En attendant,  le CCD  ( Colony Collapse Disorder ) continue de voir des colonies entières décimées  au point de disparaître.  Une demi-douzaine d’explications ont été avancées par les spécialistes, mais aucune n’est satisfaisante.  Ce serait plutôt la conjonction de ces facteurs négatifs qui expliquerait le désastre.  Alors : par où commencer  pour stopper l’hécatombe ?  On pourrait commencer par épargner aux abeilles la politique du toujours- plus-tout-le-temps.  Leur épargner notre frénésie de rendement.

Sans chimie, ce sera le début du meilleur remède. Foutons la paix aux abeilles. En attendant, on note un retour des abeilles en ville.  Nos campagnes sont donc si tristes? Vous reprendrez bien une tasse de pollen, non ?

Jean-Jacques Kurz. 21 avril 2010.

En savoir plus : site de Pronatura.ch

 

Mise à jour. 22 mai 2012.

Les importantes pertes de colonies d’abeilles justifient les efforts entrepris au niveau de la recherche

Berne, 22.05.2012 – Le Centre de recherches apicoles de la station de recherche Agroscope, la « Verein deutschschweizerischer und rätoromanischer Bienenfreunde » (VDRB) et l’Office fédéral de l’agriculture (OFAG) ont informé aujourd’hui au sujet de l’ampleur des pertes de colonies d’abeilles de l’hiver dernier. Sur l’ensemble du territoire suisse, près de 50% des colonies ont été décimées et on n’observe pas de différences significatives entre les régions. Les efforts entrepris par la Confédération visant à renforcer le soutien à la branche apicole constituent ainsi un pas dans la bonne direction. Le Conseil fédéral prendra prochainement des mesures y relatives.
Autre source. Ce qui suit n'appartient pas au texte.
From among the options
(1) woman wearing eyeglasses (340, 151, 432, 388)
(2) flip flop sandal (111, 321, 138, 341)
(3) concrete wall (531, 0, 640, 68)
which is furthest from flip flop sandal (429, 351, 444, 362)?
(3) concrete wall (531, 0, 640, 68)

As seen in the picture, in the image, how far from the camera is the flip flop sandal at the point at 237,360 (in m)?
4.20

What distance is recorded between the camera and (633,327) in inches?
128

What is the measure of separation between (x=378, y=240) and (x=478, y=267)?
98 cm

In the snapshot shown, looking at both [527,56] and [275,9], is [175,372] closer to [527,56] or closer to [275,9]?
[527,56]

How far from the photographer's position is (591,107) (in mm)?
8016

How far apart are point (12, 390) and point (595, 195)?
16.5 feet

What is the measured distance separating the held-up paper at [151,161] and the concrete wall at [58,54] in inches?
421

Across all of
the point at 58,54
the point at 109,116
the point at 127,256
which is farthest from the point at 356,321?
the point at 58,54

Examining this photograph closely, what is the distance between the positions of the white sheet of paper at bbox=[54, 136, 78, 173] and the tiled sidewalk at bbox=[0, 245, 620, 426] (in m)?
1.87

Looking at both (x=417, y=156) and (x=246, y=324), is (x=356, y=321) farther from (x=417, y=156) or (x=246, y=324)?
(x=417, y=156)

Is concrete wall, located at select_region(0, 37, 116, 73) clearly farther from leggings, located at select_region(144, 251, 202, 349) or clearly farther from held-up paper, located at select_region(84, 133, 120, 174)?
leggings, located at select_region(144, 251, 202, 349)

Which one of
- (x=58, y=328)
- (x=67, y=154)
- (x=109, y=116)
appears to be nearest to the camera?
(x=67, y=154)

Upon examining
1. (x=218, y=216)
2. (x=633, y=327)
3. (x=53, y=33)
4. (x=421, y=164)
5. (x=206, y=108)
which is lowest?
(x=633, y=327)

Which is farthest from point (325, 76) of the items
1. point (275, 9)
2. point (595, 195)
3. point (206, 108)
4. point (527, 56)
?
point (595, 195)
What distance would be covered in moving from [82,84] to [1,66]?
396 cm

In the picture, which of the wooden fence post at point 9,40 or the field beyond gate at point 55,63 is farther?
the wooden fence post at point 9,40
Pertes de colonies d’une ampleur encore jamais vue

Pour la cinquième année consécutive, la « Verein Deutschschweizerischer und Rätoromanischer Bienenfreunde » a réalisé une enquête en ligne auprès des apiculteurs-trices de l’ensemble de la Suisse au sujet des pertes de colonies d’abeilles de l’hiver dernier. Cette enquête, qui englobe plus de 1’000 ruchers de tous les cantons suisses et de la Principauté du Liechtenstein, des apiculteurs-trices de toutes les classes d’âge et des ruchers situés à une altitude comprise entre 200 et 1700 m au-dessus du niveau de la mer ainsi que toutes les races d’abeilles présentes en Suisse, peut être qualifiée de représentative.

L’analyse des résultats montre une image bouleversante : près de 50% des colonies d’abeilles des apiculteurs-trices ayant participé au sondage, ont dépéri. Tous les cantons ont été touchés par ces pertes dans une proportion plus ou moins forte. Ce chiffre correspond au cumul des pertes avant la mise en hivernage début octobre 2011, les pertes hivernales jusqu’à la sortie de l’hivernage des colonies d’abeilles mi-avril 2012 ainsi que les colonies qui étaient trop faibles à la sortie de l’hivernage pour devenir une colonie de production. 50% correspond au chiffre difficilement imaginable de 100‘000 colonies. Ce sont les pertes les plus graves enregistrées depuis que ces chiffres sont relevés systématiquement. Du point de vue financier, cela équivaut à une perte de près de 25 millions de francs suisses pour les apiculteurs et qu’ils doivent supporter eux-mêmes.

A l’heure actuelle, il n’est pas encore possible d’estimer l’impact sur la pollinisation des plantes utiles et sauvages et sur le moral des apiculteurs concernés pour poursuivre leur activité.